I was browsing Navweps and Okun's page and came across this :
"The following guns used nose-fuzed projectiles, a type not included in FACEHARD: The US 5"/25; and the Japanese 5"/40, 5"/50, and 3.9"/50. According to Nathan Okun, a nose-fuzed projectile would penetrate 0.2 calibers of homogeneous ductile plate (obliquity not important when filler explodes in most cases) or 0.3 calibers of a face-hardened KC-type plate. Thus a typical 5" gun firing a nose-fuzed projectile would penetrate 1.0" of homogeneous armor or 1.5" of face-hardened armor throughout its range, with most of the penetration from the explosive force of the burster rather than kinetic energy."

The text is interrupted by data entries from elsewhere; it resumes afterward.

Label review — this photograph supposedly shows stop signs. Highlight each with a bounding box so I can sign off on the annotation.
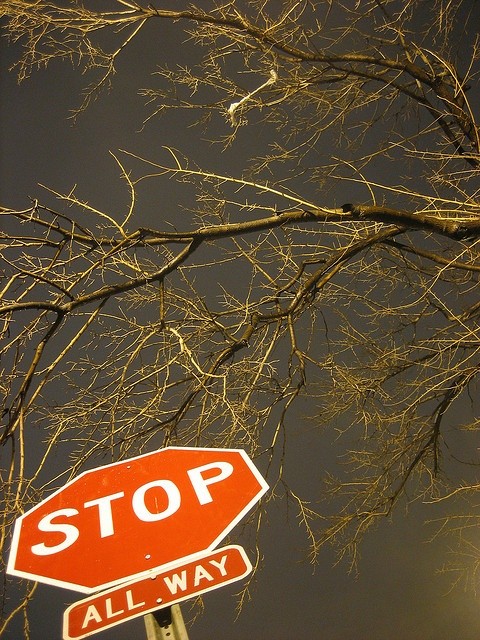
[6,446,270,596]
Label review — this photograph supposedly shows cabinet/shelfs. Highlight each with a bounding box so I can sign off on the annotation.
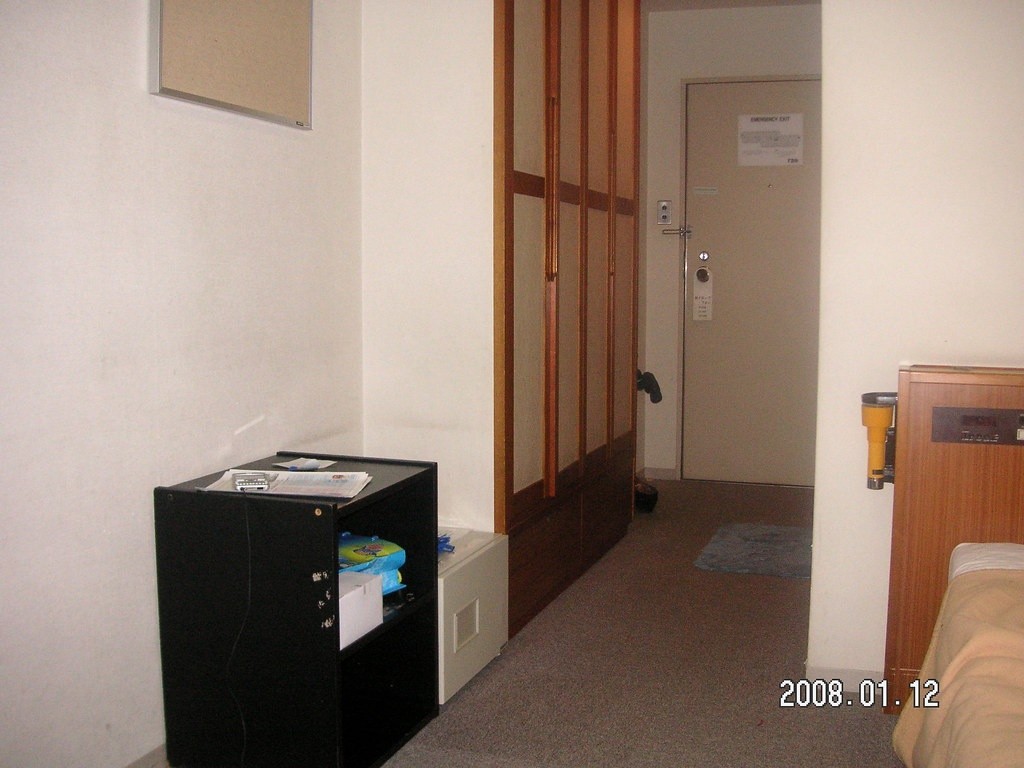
[154,450,440,768]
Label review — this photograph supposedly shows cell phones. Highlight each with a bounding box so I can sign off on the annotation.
[232,472,269,492]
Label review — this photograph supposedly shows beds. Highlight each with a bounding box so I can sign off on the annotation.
[894,542,1024,768]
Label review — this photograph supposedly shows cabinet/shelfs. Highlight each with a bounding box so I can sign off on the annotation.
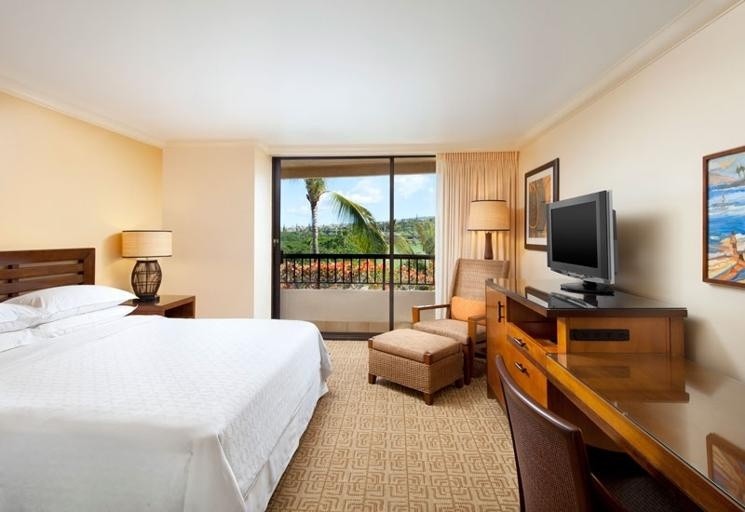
[486,277,687,419]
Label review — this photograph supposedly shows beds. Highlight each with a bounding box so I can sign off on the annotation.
[0,248,333,512]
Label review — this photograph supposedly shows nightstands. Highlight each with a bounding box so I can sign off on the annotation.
[120,295,196,318]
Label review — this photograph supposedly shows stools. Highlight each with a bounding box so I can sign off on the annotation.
[369,328,465,405]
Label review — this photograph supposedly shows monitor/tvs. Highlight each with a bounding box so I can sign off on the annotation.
[546,191,617,295]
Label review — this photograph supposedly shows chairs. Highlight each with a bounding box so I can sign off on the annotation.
[496,353,684,512]
[411,258,510,385]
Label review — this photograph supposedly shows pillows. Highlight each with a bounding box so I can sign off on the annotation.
[33,304,139,342]
[451,296,487,326]
[2,285,140,324]
[0,303,51,333]
[0,328,37,353]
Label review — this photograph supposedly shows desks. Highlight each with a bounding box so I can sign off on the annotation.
[546,354,745,512]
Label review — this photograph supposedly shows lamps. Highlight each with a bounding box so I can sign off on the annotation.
[468,200,511,260]
[121,230,173,304]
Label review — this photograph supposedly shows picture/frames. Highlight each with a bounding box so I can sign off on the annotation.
[524,157,559,252]
[703,146,745,289]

Not being base fused, they are not AP.
So I got to wondering what that meant if you want a light armor belt proof against all but AP ?
So 6" = 1.2" / 1.8" ...
If Homogeneous
25mm – <5"
30mm - <6"
40mm - <8"
50mm – <9.9"
65mm- <12.8"
75mm – <14.75"
If Facehardened... the lower limit of was about 88-90mm, but most nations stopped at 100mm.
90mm – proof vs. 300mm SAP
140mm – proof vs. 467mm SAP
Elsewhere I've come across information, that if memory serves, 20-25mm is good vs light splinters, 40-50mm against all but major caliber splinters and All HE (which echoes the above vs. all QF mounts), and 2.5"/ 65mm is what the USN felt would stop all major caliber splinters.